Staatssecretaris Paul zegt: “We hebben meer goede leraren nodig, vooral meer mannen. Jongeren moeten zich kunnen identificeren met hun leraren. Mannelijke rolmodellen zijn belangrijk, net als een school die de diversiteit van de maatschappij weerspiegelt. We willen het toekomstige leraren makkelijker maken om hun opleiding te starten en alles doen wat nodig is tegen het lerarentekort.”

Daling van diversiteit in het onderwijs

De pabo-opleiding is nu zo breed dat sommige mensen zich ontmoedigd voelen. Mannen hebben vaak meer interesse in het lesgeven van oudere kinderen, terwijl veel vrouwen zich richten op de jongere kinderen. Dit jaar was slechts 13 procent van de docenten in het primair onderwijs man. Dit percentage kan in de toekomst dalen, omdat veel mannen ouder zijn. Van de pabo-afgestudeerden is maar 17 procent man. De pabos willen meer specialisatie aanbieden om de instroom te vergroten. Het kabinet wil het wettelijk mogelijk maken om gespecialiseerde opleidingen voor jonge en oudere kinderen te starten.

Met deze nieuwe opleidingen kunnen studenten zich vanaf het begin richten op één specifieke doelgroep. Daar zijn dan speciale eisen aan verbonden. Een student kan alleen bevoegd worden voor óf jonge óf oudere kinderen, maar kan later ook het andere certificaat halen. Experts raden aan om de grens hiervoor rond de 8 jaar te leggen.

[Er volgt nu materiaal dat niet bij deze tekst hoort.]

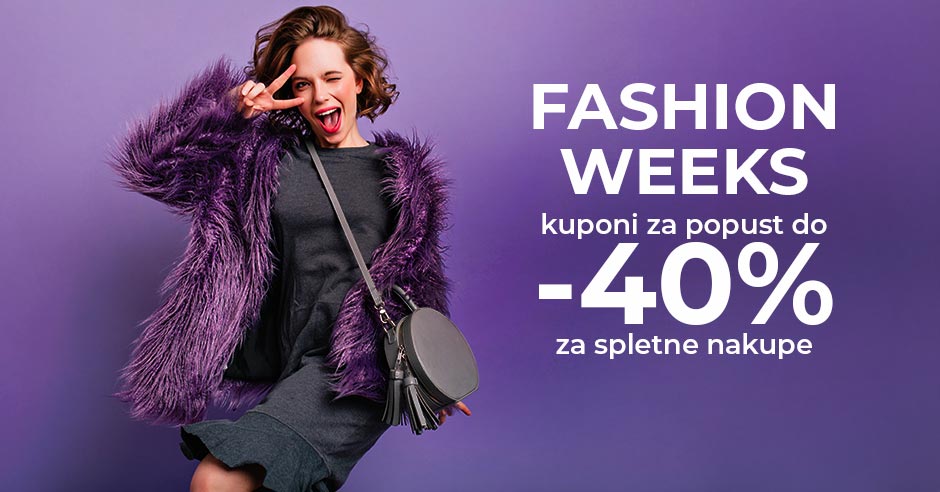 Fashion weeks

De bewindspersonen willen met de Tweede Kamer over deze voorstellen praten en zorgen dat leraren, pabos en scholen betrokken zijn bij de plannen. Door het wet- en regelgevingstraject kan het nog even duren, maar de eerste studenten zouden in september 2029 kunnen starten met de nieuwe opleidingen.

De rol van mannen in het onderwijs vergroten

Het ministerie van OCW steunt de Alliantie Divers voor de Klas. Deze organisatie is opgericht om de gender- en culturele diversiteit in het onderwijs te verbeteren. Samen met pabos organiseert de Alliantie activiteiten om mannen bewust te maken van mogelijkheden in het onderwijs.

Er komt ook een landelijke campagne om mensen aan te moedigen te kiezen voor een carrière als leraar, met een speciale focus op mannen. Bovendien investeert het kabinet in de status van het beroep, zoals salaris en carrièremogelijkheden.